» Page:
--------

In the first place, it is significant that it is possible to separate the text into two continuous stories like this. And it is even more significant that we can find this throughout the first five books of the Hebrew Bible, also known as the Five Books of Moses. Thus:

The P text here always calls the deity "God" (16 times). The J text always calls the deity by the proper name "YHWH" (10 times).

The P text uses the word "expired." The J text uses the word "died."

In J, it rains for 40 days and nights, and the water recedes for 40 days. In P, the whole process adds up to a calendar year.

In J, Noah releases a dove. In P, he releases a raven.

P has two of each species of animal, a male and a female. J has 14 (seven pairs) of each species of the pure animals (animals that may be sacrificed) and only two of the animals that are not pure. This is important because J ends the story with Noah making a sacrifice—so he needs more than two of each animal or he would make a species extinct!

P has details of cubits, dates, and ages. J does not.

In J, God is personal and involved: known by a personal name ("YHWH"), personally closing the ark, personally smelling Noah's sacrifice, described as "grieved to his heart." In P, God's name is not yet known ("God," in Hebrew Elohim, is not a name; it is what God is), and there are none of the anthropomorphic descriptions that are found in J.

And the point is not just that these differences are maintained consistently in this particular text. These differences are also consistent with the language and characteristics of the other P and J texts throughout the Five Books. P consistently is concerned with dates, ages, and measurements. P uses the word "expired" for death elsewhere (11 times); it never occurs in J. And the distinction regarding the name of God is maintained through over 2,000 occurrences in the Torah with only three exceptions. In the P creation story, God creates a space (firmament) that separates waters that are above it from waters below. The universe in that story is thus a habitable bubble surrounded by water. That same conception is assumed here in the P flood story, in which the "apertures of the skies" and the "fountains of the great deep" are broken up so that the waters flow in. The word "rain" does not occur. The J creation account, on the other hand, has no such conception, and here in the J flood story it just rains.

--------

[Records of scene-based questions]

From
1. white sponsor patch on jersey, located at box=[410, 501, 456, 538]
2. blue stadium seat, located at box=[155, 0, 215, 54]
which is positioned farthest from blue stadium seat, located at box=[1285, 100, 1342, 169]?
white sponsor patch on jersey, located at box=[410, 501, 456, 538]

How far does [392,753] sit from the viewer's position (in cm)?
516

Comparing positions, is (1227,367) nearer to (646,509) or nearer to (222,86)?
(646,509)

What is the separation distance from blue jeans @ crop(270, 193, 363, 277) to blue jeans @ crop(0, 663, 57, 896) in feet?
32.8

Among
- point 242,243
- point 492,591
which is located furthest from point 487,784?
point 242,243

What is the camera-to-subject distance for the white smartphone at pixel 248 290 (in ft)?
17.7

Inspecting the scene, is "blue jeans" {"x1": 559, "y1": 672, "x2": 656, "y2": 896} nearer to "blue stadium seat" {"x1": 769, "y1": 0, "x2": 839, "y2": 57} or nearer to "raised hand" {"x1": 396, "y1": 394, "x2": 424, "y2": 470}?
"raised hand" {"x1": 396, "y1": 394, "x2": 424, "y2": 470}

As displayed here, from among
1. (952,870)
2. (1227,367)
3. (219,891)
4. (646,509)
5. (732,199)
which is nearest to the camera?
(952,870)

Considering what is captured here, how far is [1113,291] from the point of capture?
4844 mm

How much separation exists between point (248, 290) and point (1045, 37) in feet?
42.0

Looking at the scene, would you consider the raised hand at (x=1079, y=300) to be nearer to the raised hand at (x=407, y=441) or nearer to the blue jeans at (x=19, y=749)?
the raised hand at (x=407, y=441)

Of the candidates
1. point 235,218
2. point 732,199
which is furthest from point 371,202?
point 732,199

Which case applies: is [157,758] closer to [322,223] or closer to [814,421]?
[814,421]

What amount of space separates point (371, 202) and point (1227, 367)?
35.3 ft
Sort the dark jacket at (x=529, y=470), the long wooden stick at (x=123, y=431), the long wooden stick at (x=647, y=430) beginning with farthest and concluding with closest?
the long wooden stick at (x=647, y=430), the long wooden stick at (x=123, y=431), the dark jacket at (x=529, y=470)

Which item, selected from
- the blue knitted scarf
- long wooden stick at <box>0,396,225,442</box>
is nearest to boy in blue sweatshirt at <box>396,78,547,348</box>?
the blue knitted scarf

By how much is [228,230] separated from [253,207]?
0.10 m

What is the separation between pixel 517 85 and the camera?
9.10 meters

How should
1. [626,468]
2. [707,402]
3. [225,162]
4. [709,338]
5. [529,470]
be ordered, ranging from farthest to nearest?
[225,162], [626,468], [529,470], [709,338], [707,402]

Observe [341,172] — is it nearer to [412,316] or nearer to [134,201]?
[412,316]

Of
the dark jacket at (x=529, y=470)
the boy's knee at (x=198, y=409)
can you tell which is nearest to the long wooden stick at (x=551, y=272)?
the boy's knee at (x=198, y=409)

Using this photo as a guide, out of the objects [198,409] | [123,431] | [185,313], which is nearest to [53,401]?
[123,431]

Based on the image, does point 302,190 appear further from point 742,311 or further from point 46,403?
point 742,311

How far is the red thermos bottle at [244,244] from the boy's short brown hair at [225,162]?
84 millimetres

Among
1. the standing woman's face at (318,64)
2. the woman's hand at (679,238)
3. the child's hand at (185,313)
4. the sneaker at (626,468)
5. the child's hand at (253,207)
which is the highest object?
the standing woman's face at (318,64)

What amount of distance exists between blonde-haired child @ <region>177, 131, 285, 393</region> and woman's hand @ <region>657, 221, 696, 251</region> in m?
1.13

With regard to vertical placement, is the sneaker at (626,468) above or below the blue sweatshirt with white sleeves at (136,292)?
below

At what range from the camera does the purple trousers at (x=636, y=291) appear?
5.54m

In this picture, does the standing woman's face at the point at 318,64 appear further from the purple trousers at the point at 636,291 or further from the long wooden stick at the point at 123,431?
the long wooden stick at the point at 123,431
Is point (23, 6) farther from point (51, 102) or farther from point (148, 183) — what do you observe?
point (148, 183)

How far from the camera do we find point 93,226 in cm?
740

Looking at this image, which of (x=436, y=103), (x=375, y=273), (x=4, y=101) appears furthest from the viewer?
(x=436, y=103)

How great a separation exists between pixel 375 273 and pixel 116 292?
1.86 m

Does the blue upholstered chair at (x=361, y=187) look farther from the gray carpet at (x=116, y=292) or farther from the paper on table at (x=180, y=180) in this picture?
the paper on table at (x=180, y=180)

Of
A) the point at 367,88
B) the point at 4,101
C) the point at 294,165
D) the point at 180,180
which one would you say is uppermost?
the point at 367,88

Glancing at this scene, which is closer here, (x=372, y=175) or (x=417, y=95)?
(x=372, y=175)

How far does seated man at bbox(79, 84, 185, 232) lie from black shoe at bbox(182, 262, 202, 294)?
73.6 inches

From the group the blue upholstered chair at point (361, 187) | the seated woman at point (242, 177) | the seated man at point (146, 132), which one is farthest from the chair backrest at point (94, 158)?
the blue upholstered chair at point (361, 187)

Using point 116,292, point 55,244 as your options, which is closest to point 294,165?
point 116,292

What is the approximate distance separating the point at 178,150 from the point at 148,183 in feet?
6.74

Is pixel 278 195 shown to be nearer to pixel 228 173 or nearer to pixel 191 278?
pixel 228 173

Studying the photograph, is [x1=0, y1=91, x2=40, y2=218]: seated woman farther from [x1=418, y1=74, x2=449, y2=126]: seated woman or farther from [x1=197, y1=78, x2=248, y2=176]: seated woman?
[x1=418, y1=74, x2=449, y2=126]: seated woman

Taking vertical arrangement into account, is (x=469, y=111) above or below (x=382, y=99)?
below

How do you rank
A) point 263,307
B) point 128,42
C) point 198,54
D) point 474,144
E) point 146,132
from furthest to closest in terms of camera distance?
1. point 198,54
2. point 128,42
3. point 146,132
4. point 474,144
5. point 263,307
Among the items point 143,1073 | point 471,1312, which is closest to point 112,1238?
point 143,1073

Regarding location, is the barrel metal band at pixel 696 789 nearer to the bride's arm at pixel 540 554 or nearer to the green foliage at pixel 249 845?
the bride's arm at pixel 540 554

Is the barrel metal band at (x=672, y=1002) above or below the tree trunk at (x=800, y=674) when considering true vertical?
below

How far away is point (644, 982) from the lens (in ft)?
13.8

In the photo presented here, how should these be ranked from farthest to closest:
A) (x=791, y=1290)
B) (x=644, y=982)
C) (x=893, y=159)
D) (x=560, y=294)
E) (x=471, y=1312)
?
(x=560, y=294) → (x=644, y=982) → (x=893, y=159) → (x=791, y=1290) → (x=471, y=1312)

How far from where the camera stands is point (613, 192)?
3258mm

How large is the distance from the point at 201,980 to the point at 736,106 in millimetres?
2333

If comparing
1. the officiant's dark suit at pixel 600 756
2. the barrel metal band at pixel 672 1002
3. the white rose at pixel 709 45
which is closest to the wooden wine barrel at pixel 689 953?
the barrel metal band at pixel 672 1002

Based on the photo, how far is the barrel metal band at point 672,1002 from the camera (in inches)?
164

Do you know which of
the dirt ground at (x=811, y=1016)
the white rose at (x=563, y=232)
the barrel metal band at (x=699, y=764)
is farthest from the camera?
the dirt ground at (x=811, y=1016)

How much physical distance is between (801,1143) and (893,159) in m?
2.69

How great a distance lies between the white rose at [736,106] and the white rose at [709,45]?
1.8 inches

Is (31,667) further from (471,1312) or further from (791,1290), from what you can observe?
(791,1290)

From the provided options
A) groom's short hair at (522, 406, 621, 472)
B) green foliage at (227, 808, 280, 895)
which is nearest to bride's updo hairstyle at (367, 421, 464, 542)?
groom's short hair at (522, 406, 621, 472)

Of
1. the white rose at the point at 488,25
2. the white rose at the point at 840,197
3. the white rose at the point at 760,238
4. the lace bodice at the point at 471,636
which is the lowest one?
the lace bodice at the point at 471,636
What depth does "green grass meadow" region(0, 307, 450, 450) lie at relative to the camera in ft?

--------

» Directive 1:
In the text on the two flood stories, which bird does Noah release in the P version?
» Directive 2:
Translate this sentence from the text on the two flood stories into Spanish: "P has details of cubits, dates, and ages."
» Directive 3:
Reproduce the part of the text on the two flood stories starting with "The P text here" and going on through "J does not.".

» Task result 1:
A raven.

» Task result 2:
P tiene detalles de codos, fechas y edades.

» Task result 3:
The P text here always calls the deity "God" (16 times). The J text always calls the deity by the proper name "YHWH" (10 times).

The P text uses the word "expired." The J text uses the word "died."

In J, it rains for 40 days and nights, and the water recedes for 40 days. In P, the whole process adds up to a calendar year.

In J, Noah releases a dove. In P, he releases a raven.

P has two of each species of animal, a male and a female. J has 14 (seven pairs) of each species of the pure animals (animals that may be sacrificed) and only two of the animals that are not pure. This is important because J ends the story with Noah making a sacrifice—so he needs more than two of each animal or he would make a species extinct!

P has details of cubits, dates, and ages. J does not.